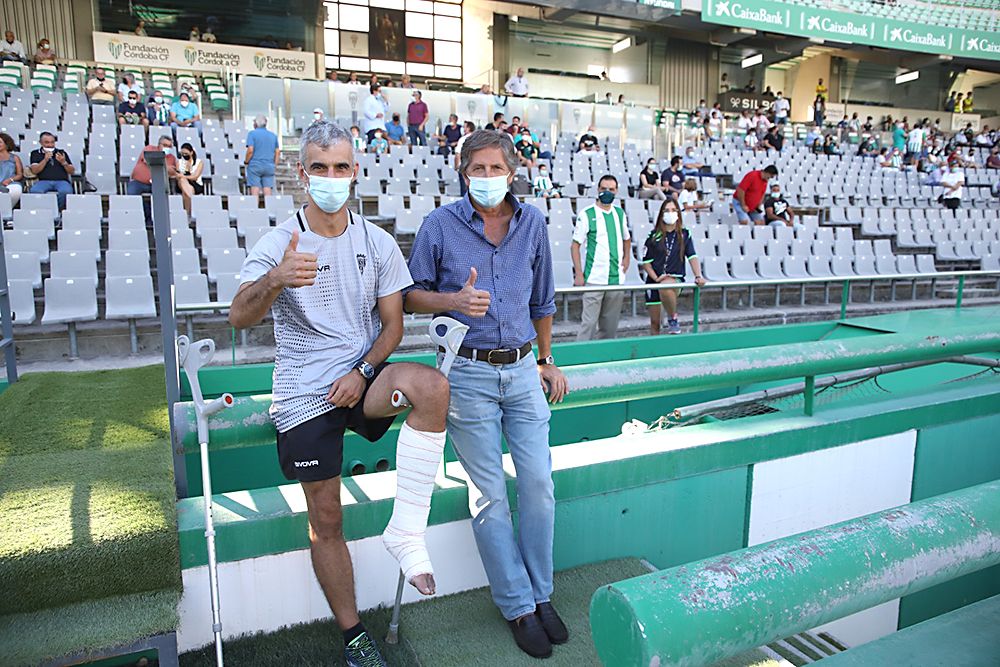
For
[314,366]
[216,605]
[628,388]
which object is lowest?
Result: [216,605]

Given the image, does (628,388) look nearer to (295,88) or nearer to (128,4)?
(295,88)

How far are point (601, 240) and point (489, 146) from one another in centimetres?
448

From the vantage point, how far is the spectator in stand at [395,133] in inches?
623

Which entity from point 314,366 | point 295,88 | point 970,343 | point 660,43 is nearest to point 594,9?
point 660,43

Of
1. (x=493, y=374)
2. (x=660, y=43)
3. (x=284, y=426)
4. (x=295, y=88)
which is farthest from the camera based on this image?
(x=660, y=43)

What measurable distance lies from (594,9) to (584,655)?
24.2 m

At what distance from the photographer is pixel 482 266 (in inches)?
106

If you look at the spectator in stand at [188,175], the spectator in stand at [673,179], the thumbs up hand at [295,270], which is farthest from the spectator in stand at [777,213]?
the thumbs up hand at [295,270]

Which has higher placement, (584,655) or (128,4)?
(128,4)

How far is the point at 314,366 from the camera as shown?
7.73ft

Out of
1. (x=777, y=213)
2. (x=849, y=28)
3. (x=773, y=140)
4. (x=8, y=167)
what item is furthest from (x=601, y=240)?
(x=849, y=28)

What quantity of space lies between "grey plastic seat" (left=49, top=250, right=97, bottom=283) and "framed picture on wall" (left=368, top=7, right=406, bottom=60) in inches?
863

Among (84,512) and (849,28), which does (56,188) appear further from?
(849,28)

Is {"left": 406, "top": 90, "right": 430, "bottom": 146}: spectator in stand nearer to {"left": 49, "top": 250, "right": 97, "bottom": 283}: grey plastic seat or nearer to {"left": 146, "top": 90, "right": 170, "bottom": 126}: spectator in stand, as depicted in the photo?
{"left": 146, "top": 90, "right": 170, "bottom": 126}: spectator in stand
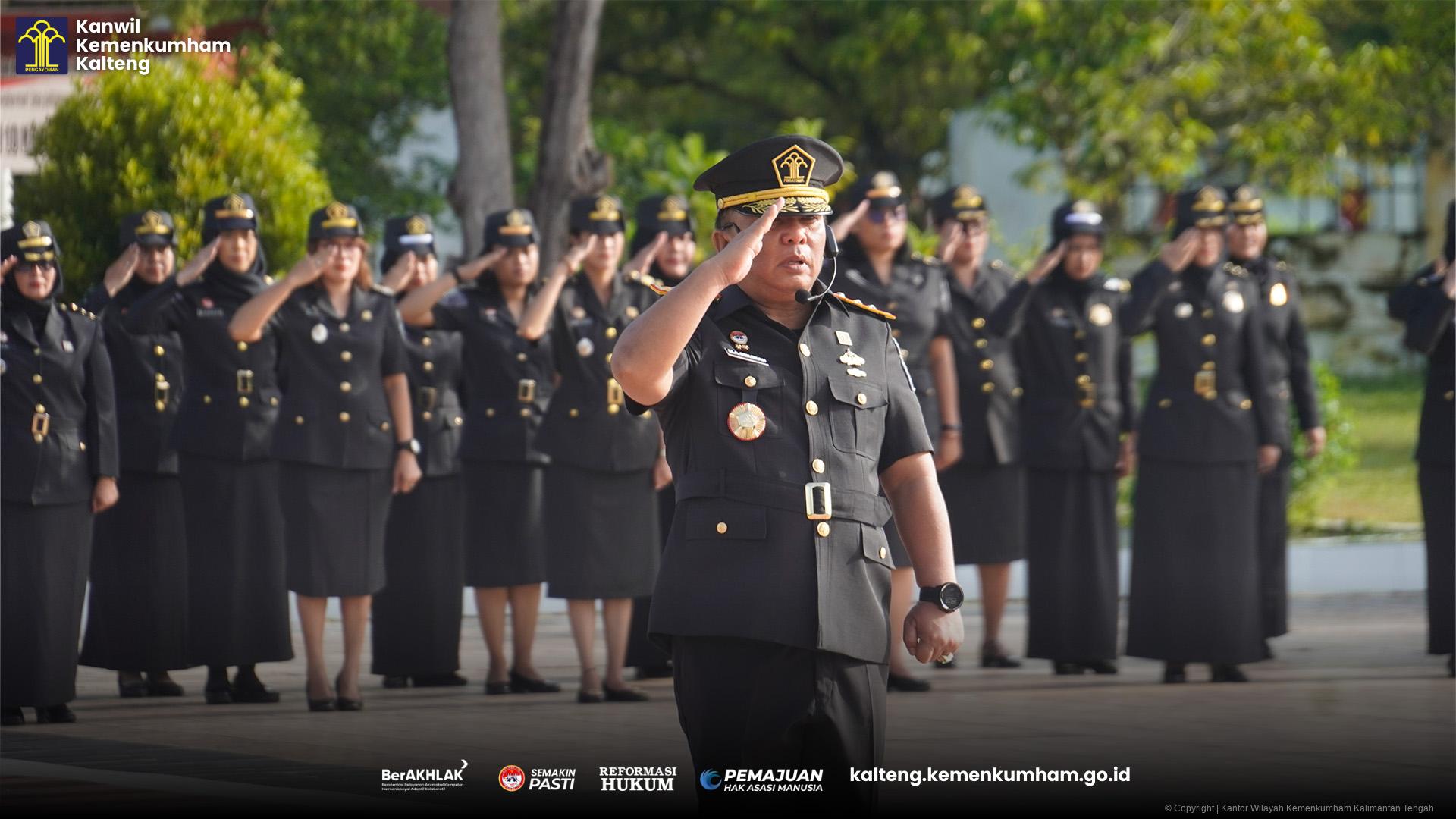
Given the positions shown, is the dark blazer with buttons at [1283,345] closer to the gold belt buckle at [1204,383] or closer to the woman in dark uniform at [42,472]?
the gold belt buckle at [1204,383]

______

:: AIM ::
Output the entries above exactly. Drop the pictures.

:: FINAL ANSWER ::
For
[314,366]
[216,605]
[628,388]
which object is lowest?
Result: [216,605]

Given the image, does (628,388) look nearer to (295,88) or nearer to (128,4)?
(295,88)

How far are point (601, 240) and point (489, 146) from one another in centimetres?
448

From the vantage point, how far is the spectator in stand at [395,133] in inches?
623

Which entity from point 314,366 | point 295,88 | point 970,343 | point 660,43 is nearest to point 594,9?
point 660,43

Of
1. (x=493, y=374)
2. (x=660, y=43)
3. (x=284, y=426)
4. (x=295, y=88)
which is farthest from the camera based on this image?
(x=660, y=43)

What measurable distance lies from (594,9) to (584,655)?
24.2 m

At what distance from the photographer is pixel 482 266 (in inches)?
106

If you look at the spectator in stand at [188,175], the spectator in stand at [673,179], the thumbs up hand at [295,270], which is farthest from the spectator in stand at [777,213]?
the thumbs up hand at [295,270]

Which has higher placement, (584,655) or (128,4)?
(128,4)

How far is the point at 314,366 from the camera as shown?
7.73ft

Out of
1. (x=777, y=213)
2. (x=849, y=28)
3. (x=773, y=140)
4. (x=8, y=167)
what item is furthest from (x=601, y=240)?
(x=849, y=28)

What quantity of space lies between "grey plastic seat" (left=49, top=250, right=97, bottom=283) and "framed picture on wall" (left=368, top=7, right=406, bottom=60) in inches?
863

Among (84,512) and (849,28), which does (56,188) appear further from?
(849,28)

Is {"left": 406, "top": 90, "right": 430, "bottom": 146}: spectator in stand nearer to {"left": 49, "top": 250, "right": 97, "bottom": 283}: grey plastic seat or nearer to {"left": 146, "top": 90, "right": 170, "bottom": 126}: spectator in stand, as depicted in the photo?
{"left": 146, "top": 90, "right": 170, "bottom": 126}: spectator in stand
Given the positions shown, is the dark blazer with buttons at [1283,345] closer to the gold belt buckle at [1204,383] or closer to the woman in dark uniform at [42,472]?
the gold belt buckle at [1204,383]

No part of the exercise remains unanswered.